The summer of 2020 marked the 100th anniversary of the ratification of the 19th Amendment, which prohibits any state from denying the right to vote to citizens of the United States on the basis of sex.
To celebrate the groundbreaking advancement, University Libraries began developing an exhibit to honor women’s history at Carolina, and associate professor Katherine Turk charged her “Women in the History of UNC-Chapel Hill” students with developing a virtual walking tour to accompany the library’s exhibit. While the library exhibit scheduled to open in spring 2020 was ultimately canceled because of the COVID-19 pandemic, the walking tour became a pandemic-proof way for people to learn about women’s history at the nation’s first public university.
The tour explores women’s experiences on campus as they were shaped by race, class, age and sexuality. It can be taken in person or through navigating a digital map. Included in the map are the archival materials the students used to mark each place on the tour.

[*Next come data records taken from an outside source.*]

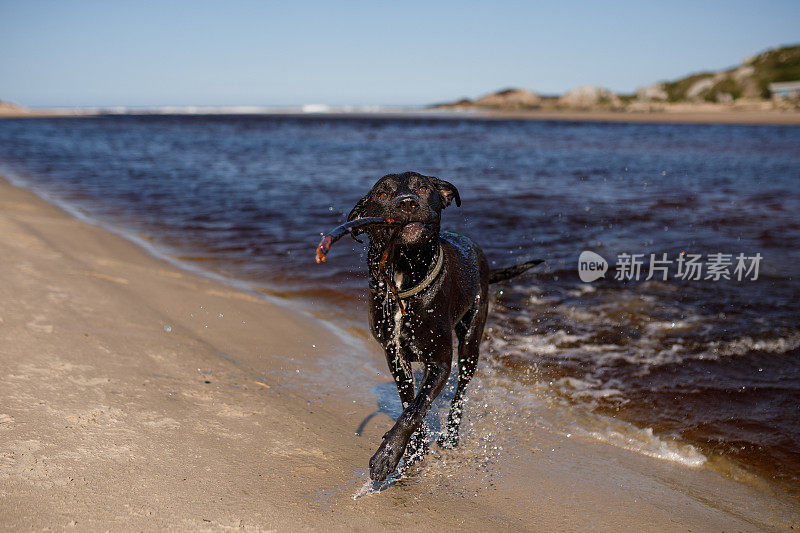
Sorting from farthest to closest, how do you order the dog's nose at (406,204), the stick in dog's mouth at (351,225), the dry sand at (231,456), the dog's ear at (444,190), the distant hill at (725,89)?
the distant hill at (725,89) → the dog's ear at (444,190) → the dog's nose at (406,204) → the dry sand at (231,456) → the stick in dog's mouth at (351,225)

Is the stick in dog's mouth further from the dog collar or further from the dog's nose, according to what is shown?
the dog collar

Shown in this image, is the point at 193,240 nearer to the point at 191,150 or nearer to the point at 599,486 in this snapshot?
the point at 599,486

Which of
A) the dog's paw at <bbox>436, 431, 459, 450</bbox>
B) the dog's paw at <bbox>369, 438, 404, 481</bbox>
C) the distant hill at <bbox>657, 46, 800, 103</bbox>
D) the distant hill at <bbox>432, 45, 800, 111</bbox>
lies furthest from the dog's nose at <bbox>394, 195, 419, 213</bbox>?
the distant hill at <bbox>657, 46, 800, 103</bbox>

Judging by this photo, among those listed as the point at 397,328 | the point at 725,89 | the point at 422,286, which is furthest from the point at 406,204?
the point at 725,89

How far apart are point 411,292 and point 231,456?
1.36 metres

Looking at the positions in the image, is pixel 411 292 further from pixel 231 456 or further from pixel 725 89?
pixel 725 89

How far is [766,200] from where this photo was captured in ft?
49.5

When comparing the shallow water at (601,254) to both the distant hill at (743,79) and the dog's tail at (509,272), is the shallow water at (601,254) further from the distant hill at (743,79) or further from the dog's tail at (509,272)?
the distant hill at (743,79)

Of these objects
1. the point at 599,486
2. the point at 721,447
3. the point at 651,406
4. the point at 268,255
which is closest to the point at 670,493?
the point at 599,486

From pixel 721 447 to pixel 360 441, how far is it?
270cm

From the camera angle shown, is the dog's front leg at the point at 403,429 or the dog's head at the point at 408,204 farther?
the dog's head at the point at 408,204

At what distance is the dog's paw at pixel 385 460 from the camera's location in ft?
9.74

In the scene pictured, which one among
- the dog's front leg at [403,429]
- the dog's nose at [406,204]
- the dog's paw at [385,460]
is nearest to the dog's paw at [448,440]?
the dog's front leg at [403,429]

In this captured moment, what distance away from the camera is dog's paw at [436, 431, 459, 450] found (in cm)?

“We partnered with the library staff — especially Sarah Carrier, Rachel Reynolds, and graduate students Lara Lookabaugh and Aramis Sanchez, Jr. — to give students the opportunity to comb through a curated set of primary sources and construct a narrative based on the sources that they chose to highlight,” said Turk.
The students listened to interviews from the Southern Oral History Program and sifted through preserved University publications and documents from former students to develop 10 themes for the exhibit. Those themes mirrored the 10 points for a guided campus walking tour, including the Food Service Workers’ Strike, the Female Liberation Movement and the University Women’s Club. The history department’s Digital History Lab then helped digitize those materials and build the online map and tour for the class.
“I didn’t know a lot about women’s history at Carolina, so that definitely drew me to the class, on top of the really unique format that the class offered,” said Emily Orland, a junior journalism and history major who took the class in the spring of 2020. “There’s not many classes where you’re going to be making a museum exhibit and doing something so tangible and shareable with your research.”
Among the materials the students studied were a list of demands that a Carolina feminist group, Female Liberation #27, delivered to the administration at South Building in 1970 in an effort to improve the status and treatment of women affiliated with the University, and a letter from 1923 signed by Carolina alumna formally requesting the construction of a building for women’s housing on campus.
“My group focused on campus spaces relevant to women and the social lives of women at Carolina. We chose places on the tour that corresponded to different items from the archive that we thought were relevant to the history of women’s spaces and social lives at Carolina and wrote captions for the materials and descriptions of the locations,” said Marlee Walls, a senior studying computer science and math.
The students also learned through their research that the path from women being admitted to Carolina in 1897 to the present day isn’t a clear-cut timeline. It’s been a journey.
“It’s been a long, contested and uneven process to include women of all different backgrounds at Carolina. It might seem kind of paradoxical that women now outnumber men considering the challenges that remain,” said Turk. “The students wanted to capture the sense of progress and pride and forward momentum, but they also wanted to highlight the range of experiences women have on this campus have had and continued to have.”
She hopes that future students add to the existing project to continue sharing the experiences of women at Carolina.
“We hope that the walking tour can live on in perpetuity and that people continue to experience this campus through the eyes of women who walked these corridors and these quads in different eras,” said Turk. “This is just a starting point because the history of women at Carolina is an incredibly rich and complicated story, and there’s plenty more work to do.”
Turk believes it’s powerful for students to imagine themselves in the past while sitting on campus and looking through the papers of people who could have sat in that exact same chair decades ago.
“I think it’s pretty cool that the first survey I ever got of Carolina’s history was through the lens of women’s history,” said Walls. “It sounds cheesy, but all the women who came before me made it possible for me to study and participate in whatever I want at the University.”